Collected data:
Content starts
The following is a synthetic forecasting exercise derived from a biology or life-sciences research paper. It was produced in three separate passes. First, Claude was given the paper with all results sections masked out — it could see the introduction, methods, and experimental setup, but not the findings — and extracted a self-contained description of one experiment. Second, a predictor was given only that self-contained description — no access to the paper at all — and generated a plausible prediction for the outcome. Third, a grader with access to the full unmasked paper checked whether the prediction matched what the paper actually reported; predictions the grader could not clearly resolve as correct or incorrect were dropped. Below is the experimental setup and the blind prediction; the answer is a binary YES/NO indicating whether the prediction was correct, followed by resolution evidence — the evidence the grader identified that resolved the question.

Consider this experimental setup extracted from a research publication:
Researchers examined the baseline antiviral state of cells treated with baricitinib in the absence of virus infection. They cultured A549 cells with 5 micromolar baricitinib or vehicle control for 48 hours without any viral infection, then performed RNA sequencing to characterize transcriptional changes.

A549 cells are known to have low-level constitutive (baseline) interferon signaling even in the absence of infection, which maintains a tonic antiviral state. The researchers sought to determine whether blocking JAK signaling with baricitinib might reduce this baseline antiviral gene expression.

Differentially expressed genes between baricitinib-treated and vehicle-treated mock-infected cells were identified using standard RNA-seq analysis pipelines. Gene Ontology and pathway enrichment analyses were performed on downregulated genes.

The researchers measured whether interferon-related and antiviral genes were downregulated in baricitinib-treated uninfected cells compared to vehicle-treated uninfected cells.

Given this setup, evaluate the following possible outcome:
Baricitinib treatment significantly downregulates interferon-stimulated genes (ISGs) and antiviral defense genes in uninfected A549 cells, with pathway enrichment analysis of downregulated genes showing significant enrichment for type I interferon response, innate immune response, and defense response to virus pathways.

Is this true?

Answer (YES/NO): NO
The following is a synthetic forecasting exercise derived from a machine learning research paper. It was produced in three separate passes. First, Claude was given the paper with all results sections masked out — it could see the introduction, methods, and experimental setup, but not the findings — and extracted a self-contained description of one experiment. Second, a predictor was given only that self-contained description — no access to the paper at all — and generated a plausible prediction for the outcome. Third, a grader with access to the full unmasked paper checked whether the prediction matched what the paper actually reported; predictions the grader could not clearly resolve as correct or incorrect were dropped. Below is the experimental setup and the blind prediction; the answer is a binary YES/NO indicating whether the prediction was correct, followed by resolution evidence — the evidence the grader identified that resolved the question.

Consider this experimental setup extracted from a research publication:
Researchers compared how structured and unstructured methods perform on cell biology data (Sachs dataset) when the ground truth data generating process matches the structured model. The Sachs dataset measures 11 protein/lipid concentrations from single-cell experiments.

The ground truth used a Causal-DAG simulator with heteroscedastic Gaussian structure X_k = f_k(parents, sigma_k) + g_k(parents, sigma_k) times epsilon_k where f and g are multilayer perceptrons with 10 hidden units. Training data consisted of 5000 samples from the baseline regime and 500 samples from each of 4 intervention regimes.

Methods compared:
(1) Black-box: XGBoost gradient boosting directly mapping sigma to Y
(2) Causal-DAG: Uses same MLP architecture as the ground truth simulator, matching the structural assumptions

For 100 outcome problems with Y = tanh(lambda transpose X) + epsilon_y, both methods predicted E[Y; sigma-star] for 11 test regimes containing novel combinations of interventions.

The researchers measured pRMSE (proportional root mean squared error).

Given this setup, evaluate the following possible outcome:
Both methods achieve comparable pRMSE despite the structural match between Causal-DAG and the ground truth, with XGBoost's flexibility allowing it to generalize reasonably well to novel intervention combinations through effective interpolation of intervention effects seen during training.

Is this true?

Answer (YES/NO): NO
Content ends
Activity ▸ Return all of the data above verbatim.

Response to the exercise ▸
The following is a synthetic forecasting exercise derived from a biology or life-sciences research paper. It was produced in three separate passes. First, Claude was given the paper with all results sections masked out — it could see the introduction, methods, and experimental setup, but not the findings — and extracted a self-contained description of one experiment. Second, a predictor was given only that self-contained description — no access to the paper at all — and generated a plausible prediction for the outcome. Third, a grader with access to the full unmasked paper checked whether the prediction matched what the paper actually reported; predictions the grader could not clearly resolve as correct or incorrect were dropped. Below is the experimental setup and the blind prediction; the answer is a binary YES/NO indicating whether the prediction was correct, followed by resolution evidence — the evidence the grader identified that resolved the question.

Consider this experimental setup extracted from a research publication:
Researchers examined the baseline antiviral state of cells treated with baricitinib in the absence of virus infection. They cultured A549 cells with 5 micromolar baricitinib or vehicle control for 48 hours without any viral infection, then performed RNA sequencing to characterize transcriptional changes.

A549 cells are known to have low-level constitutive (baseline) interferon signaling even in the absence of infection, which maintains a tonic antiviral state. The researchers sought to determine whether blocking JAK signaling with baricitinib might reduce this baseline antiviral gene expression.

Differentially expressed genes between baricitinib-treated and vehicle-treated mock-infected cells were identified using standard RNA-seq analysis pipelines. Gene Ontology and pathway enrichment analyses were performed on downregulated genes.

The researchers measured whether interferon-related and antiviral genes were downregulated in baricitinib-treated uninfected cells compared to vehicle-treated uninfected cells.

Given this setup, evaluate the following possible outcome:
Baricitinib treatment significantly downregulates interferon-stimulated genes (ISGs) and antiviral defense genes in uninfected A549 cells, with pathway enrichment analysis of downregulated genes showing significant enrichment for type I interferon response, innate immune response, and defense response to virus pathways.

Is this true?

Answer (YES/NO): NO
The following is a synthetic forecasting exercise derived from a machine learning research paper. It was produced in three separate passes. First, Claude was given the paper with all results sections masked out — it could see the introduction, methods, and experimental setup, but not the findings — and extracted a self-contained description of one experiment. Second, a predictor was given only that self-contained description — no access to the paper at all — and generated a plausible prediction for the outcome. Third, a grader with access to the full unmasked paper checked whether the prediction matched what the paper actually reported; predictions the grader could not clearly resolve as correct or incorrect were dropped. Below is the experimental setup and the blind prediction; the answer is a binary YES/NO indicating whether the prediction was correct, followed by resolution evidence — the evidence the grader identified that resolved the question.

Consider this experimental setup extracted from a research publication:
Researchers compared how structured and unstructured methods perform on cell biology data (Sachs dataset) when the ground truth data generating process matches the structured model. The Sachs dataset measures 11 protein/lipid concentrations from single-cell experiments.

The ground truth used a Causal-DAG simulator with heteroscedastic Gaussian structure X_k = f_k(parents, sigma_k) + g_k(parents, sigma_k) times epsilon_k where f and g are multilayer perceptrons with 10 hidden units. Training data consisted of 5000 samples from the baseline regime and 500 samples from each of 4 intervention regimes.

Methods compared:
(1) Black-box: XGBoost gradient boosting directly mapping sigma to Y
(2) Causal-DAG: Uses same MLP architecture as the ground truth simulator, matching the structural assumptions

For 100 outcome problems with Y = tanh(lambda transpose X) + epsilon_y, both methods predicted E[Y; sigma-star] for 11 test regimes containing novel combinations of interventions.

The researchers measured pRMSE (proportional root mean squared error).

Given this setup, evaluate the following possible outcome:
Both methods achieve comparable pRMSE despite the structural match between Causal-DAG and the ground truth, with XGBoost's flexibility allowing it to generalize reasonably well to novel intervention combinations through effective interpolation of intervention effects seen during training.

Is this true?

Answer (YES/NO): NO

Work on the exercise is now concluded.